= YOUR TASK =
Write out the material word for word, from the line with "Given this photo, which" through the line with "Answer: the green", including both of those lines. Leave the pictures out.

## Start AVAILABLE RECORDS

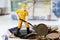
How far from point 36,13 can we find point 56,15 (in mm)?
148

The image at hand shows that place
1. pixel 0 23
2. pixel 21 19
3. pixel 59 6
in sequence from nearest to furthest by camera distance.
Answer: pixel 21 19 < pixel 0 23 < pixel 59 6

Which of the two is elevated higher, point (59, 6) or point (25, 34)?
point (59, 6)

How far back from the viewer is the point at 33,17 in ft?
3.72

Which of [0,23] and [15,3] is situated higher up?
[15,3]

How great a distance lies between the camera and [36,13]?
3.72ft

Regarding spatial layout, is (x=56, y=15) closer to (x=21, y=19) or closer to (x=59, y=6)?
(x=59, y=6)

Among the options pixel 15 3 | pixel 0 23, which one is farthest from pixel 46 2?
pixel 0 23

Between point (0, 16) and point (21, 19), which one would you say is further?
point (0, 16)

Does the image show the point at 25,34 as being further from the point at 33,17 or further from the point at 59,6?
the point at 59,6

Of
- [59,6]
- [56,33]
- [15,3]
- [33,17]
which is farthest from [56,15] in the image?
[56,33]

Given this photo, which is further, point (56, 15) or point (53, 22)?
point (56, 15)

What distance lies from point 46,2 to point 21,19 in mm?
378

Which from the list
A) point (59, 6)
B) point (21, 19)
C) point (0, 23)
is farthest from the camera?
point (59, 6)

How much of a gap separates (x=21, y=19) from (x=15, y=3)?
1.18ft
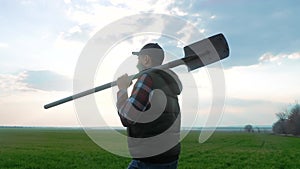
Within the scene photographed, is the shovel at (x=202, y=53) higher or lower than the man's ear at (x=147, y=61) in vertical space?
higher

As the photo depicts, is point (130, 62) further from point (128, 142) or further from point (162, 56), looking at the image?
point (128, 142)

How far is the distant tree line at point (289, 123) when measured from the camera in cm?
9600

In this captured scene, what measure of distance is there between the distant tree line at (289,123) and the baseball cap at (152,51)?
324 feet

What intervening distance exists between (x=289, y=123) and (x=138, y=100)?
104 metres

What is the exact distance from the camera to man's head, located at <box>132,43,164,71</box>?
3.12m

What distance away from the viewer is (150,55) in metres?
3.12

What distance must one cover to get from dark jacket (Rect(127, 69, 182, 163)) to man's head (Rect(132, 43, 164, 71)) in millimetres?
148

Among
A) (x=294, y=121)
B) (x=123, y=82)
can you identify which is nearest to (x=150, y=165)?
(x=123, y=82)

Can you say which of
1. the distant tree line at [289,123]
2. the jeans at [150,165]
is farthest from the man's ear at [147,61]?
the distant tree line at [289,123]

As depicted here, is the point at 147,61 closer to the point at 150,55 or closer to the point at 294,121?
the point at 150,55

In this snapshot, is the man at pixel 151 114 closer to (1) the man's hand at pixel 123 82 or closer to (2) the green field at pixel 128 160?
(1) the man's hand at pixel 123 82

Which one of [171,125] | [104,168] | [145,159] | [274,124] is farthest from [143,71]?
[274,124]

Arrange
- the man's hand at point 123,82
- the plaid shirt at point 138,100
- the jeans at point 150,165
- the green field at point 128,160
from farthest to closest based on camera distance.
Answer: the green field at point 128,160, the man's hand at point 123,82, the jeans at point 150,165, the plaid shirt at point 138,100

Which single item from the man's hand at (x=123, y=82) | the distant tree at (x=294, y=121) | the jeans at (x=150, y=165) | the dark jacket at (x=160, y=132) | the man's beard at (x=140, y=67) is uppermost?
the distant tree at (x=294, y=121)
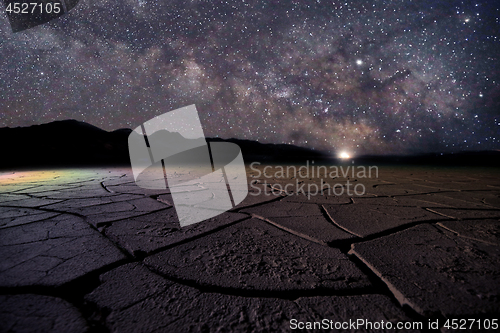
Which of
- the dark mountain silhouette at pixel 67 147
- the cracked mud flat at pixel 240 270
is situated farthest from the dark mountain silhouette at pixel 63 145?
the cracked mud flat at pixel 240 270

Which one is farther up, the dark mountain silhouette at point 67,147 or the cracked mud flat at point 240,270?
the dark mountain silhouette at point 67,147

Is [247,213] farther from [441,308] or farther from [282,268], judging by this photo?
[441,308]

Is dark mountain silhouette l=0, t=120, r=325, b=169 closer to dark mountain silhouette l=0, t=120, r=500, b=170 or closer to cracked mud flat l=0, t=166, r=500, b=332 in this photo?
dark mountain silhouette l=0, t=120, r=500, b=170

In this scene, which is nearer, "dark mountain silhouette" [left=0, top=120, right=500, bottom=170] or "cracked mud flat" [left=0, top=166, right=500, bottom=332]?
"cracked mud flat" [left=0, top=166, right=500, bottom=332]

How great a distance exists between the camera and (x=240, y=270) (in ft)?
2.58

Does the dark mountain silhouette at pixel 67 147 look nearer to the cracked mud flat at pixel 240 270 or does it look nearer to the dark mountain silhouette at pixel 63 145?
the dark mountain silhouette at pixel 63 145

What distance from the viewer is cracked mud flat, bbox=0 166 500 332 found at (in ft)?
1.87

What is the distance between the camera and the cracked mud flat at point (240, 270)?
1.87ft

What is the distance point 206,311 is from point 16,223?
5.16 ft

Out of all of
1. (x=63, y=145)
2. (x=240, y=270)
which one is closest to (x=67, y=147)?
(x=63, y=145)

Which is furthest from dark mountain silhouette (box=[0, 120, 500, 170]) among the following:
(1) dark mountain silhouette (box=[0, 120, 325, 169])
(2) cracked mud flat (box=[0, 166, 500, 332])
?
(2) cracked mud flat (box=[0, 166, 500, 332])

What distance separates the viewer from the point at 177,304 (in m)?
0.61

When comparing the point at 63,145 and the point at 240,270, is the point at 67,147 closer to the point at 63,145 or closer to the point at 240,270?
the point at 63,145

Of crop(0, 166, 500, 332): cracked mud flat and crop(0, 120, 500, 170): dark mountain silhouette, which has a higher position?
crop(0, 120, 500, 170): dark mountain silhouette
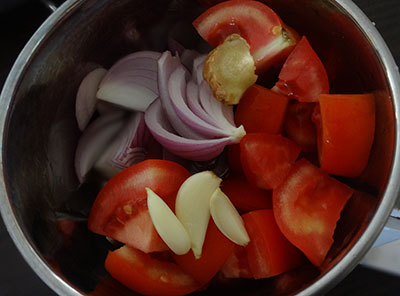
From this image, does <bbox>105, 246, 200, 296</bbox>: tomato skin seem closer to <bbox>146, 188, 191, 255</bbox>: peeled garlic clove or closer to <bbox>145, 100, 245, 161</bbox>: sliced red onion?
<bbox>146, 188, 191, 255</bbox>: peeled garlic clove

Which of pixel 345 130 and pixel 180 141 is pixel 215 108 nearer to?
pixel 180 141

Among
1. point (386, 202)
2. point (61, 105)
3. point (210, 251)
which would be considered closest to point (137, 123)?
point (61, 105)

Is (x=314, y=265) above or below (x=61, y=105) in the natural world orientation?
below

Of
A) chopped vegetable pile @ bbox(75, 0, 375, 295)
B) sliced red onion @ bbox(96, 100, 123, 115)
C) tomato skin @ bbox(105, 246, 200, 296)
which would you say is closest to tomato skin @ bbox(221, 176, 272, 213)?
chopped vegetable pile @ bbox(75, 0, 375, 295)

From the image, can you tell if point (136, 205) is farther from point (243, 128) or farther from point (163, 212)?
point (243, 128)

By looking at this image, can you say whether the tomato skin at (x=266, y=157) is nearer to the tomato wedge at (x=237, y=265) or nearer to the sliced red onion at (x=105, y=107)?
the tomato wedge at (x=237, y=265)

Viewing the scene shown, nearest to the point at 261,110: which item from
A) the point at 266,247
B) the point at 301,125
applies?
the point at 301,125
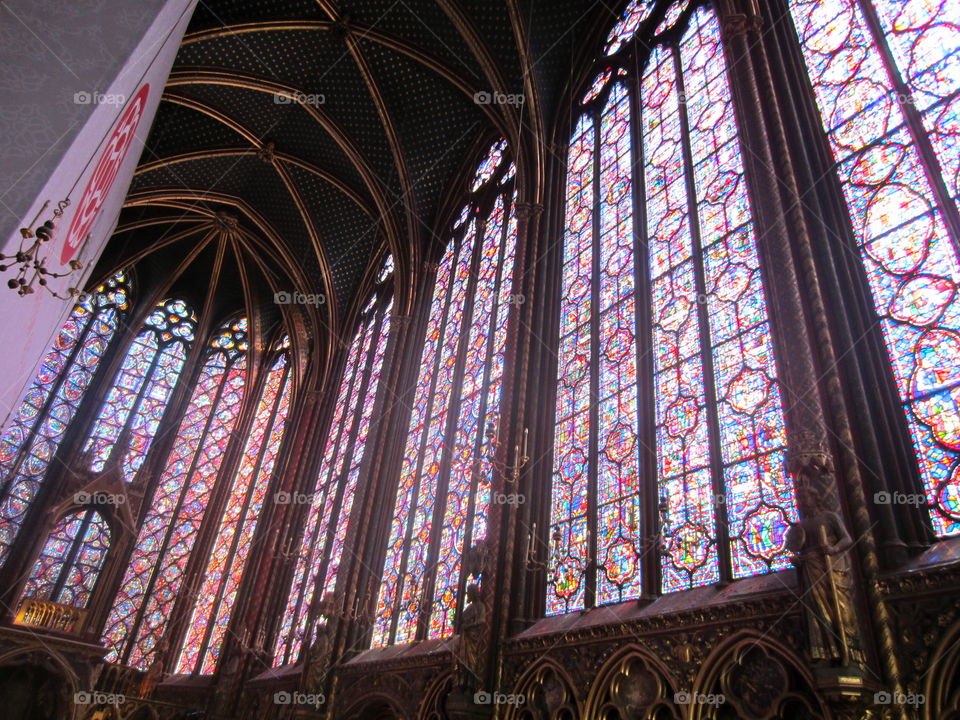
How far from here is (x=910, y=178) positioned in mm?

## End AVAILABLE RECORDS

= CORRECT ANSWER =
Given this photo, which is further, point (56, 15) or point (53, 22)?
point (56, 15)

What distance lies from point 46,2 to point 21,19 in mm?
378

Which from the list
A) point (59, 6)
B) point (21, 19)
C) point (0, 23)
is farthest from the camera?
point (59, 6)

How much of a gap separates (x=21, y=19) from (x=15, y=3)?
1.18ft
Within the scene photographed, is the shovel at (x=202, y=53) higher or lower than the man's ear at (x=147, y=61) in vertical space?
higher

As the photo depicts, is point (130, 62) further from point (128, 142) or further from point (162, 56), looking at the image?
point (128, 142)

How far is the distant tree line at point (289, 123) when measured from the camera in cm?
9600

In this captured scene, what measure of distance is there between the distant tree line at (289,123) and the baseball cap at (152,51)?
324 feet

What intervening distance exists between (x=289, y=123) and (x=138, y=100)?
104 metres

What is the exact distance from the camera to man's head, located at <box>132,43,164,71</box>?
3.12m

What distance away from the viewer is (150,55) in metres?
3.12

What distance must one cover to get from dark jacket (Rect(127, 69, 182, 163)) to man's head (Rect(132, 43, 164, 71)) in millimetres?
148

Among
A) (x=294, y=121)
B) (x=123, y=82)
can you identify which is nearest to (x=150, y=165)?
(x=123, y=82)

Can you say which of
1. the distant tree line at [289,123]
2. the jeans at [150,165]
is farthest from the man's ear at [147,61]?
the distant tree line at [289,123]

As depicted here, is the point at 147,61 closer to the point at 150,55 or closer to the point at 294,121?
the point at 150,55

In this snapshot, is the man at pixel 151 114 closer to (1) the man's hand at pixel 123 82 or closer to (2) the green field at pixel 128 160?
(1) the man's hand at pixel 123 82

Which one of [171,125] | [104,168] | [145,159] | [274,124] is farthest from [143,71]?
[274,124]

Arrange
- the man's hand at point 123,82
- the plaid shirt at point 138,100
- the jeans at point 150,165
- the green field at point 128,160
from farthest to closest based on camera distance.
Answer: the green field at point 128,160, the man's hand at point 123,82, the jeans at point 150,165, the plaid shirt at point 138,100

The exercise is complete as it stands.